Efficient induction heating approach for rubber product manufacturing plates

The paper proposes an approach to design and implement a novel system based on induction heating principles in pressing plates used in rubber product manufacturing. This work aims to substitute a conventional heating system which uses heating energy through resistances radiation effect. The proposed system exhibits a better performance in terms of heating rate, energy saving, efficiency, temperature uniformity and pollution mitigation. To be able to reach an appropriate system in its primarily design stages, our study is focused on a low scale power experimental kit that emulates the industrial system counting for the generator as well as the heating load. The latter consists of a coil, metallic plate and a mold. Here, the heat is transferred by conduction effect through this metallic plate recipient of the eddy currents placed on the top of the coil, and supporting the mold containing the rubber material for processing.

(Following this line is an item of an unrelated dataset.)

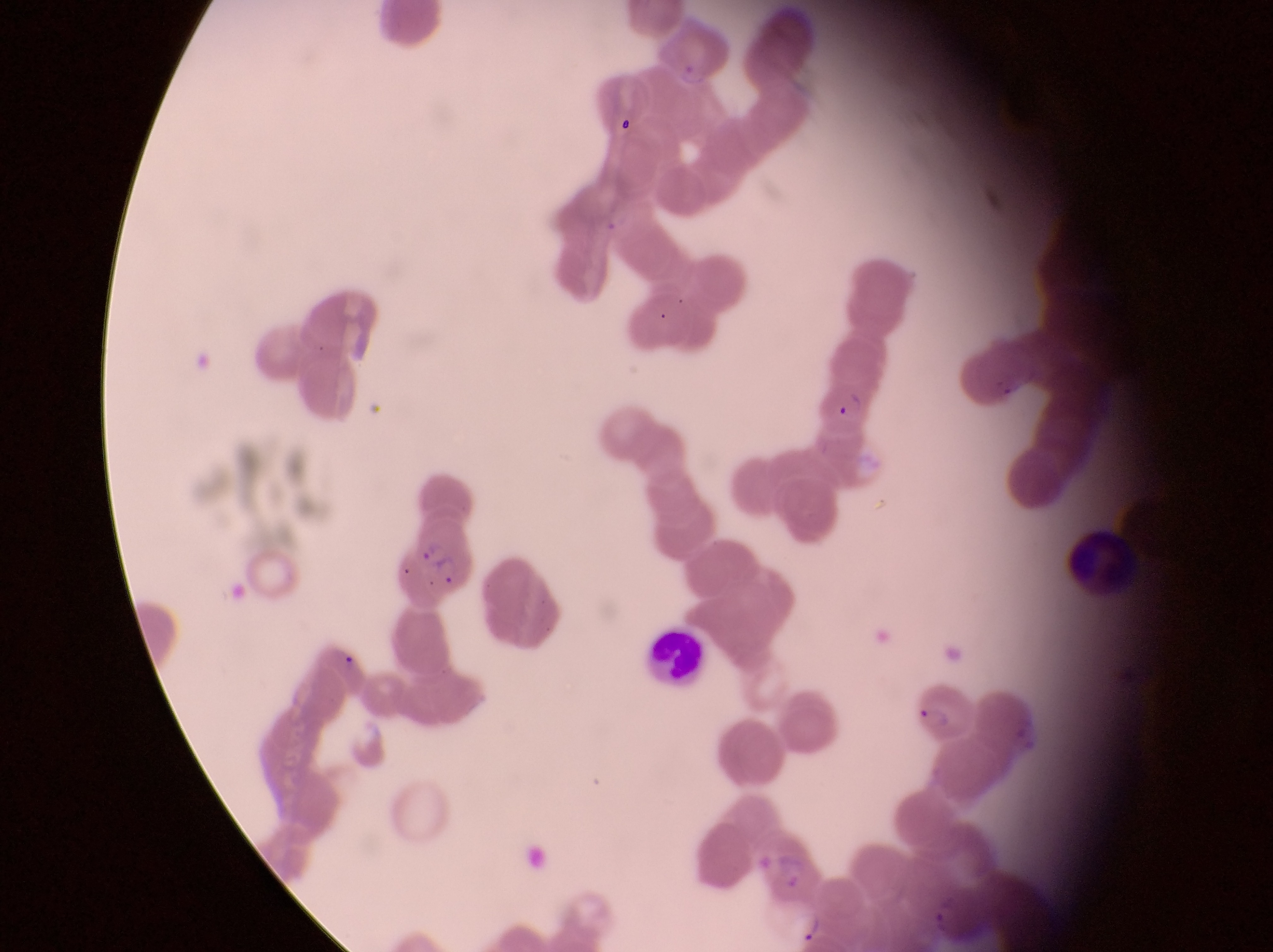
Approximate bounding boxes as (left, top, right, bottom) in pixels. Trophozoite locations: (787, 907, 824, 944). Leukocyte locations: (1073, 525, 1140, 599), (650, 627, 708, 696). Parasitised red blood cell locations: (387, 522, 477, 609), (908, 672, 973, 742). Captured by a smartphone held over the eyepiece of an Olympus CX-23 microscope. Image is 1273×952 pixels. One field of view. Magnification of 1000x. Sample from Uganda. Thin blood smear.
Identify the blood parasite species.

To support the merits of the study, an analytical approach based on energy evaluation, followed through a numerical coupled magnetic-thermal analysis. With regards to power supply, an electrical modelling simulation was performed to find the optimum power control parameters. In addition, the effect of the air-gap, flux concentrator, frequency and input power are investigated. The simulation results are compared to those determined on a low power testing bed for performance investigations. To consolidate the merits of our findings, an attempt is made to evaluate its performance in comparison to a similar workpiece, but based on resistance heating. The induction heating shows a higher efficiency with heating rate of about 31°C/min compared to 18°C/min in the heating resistance based under similar input power.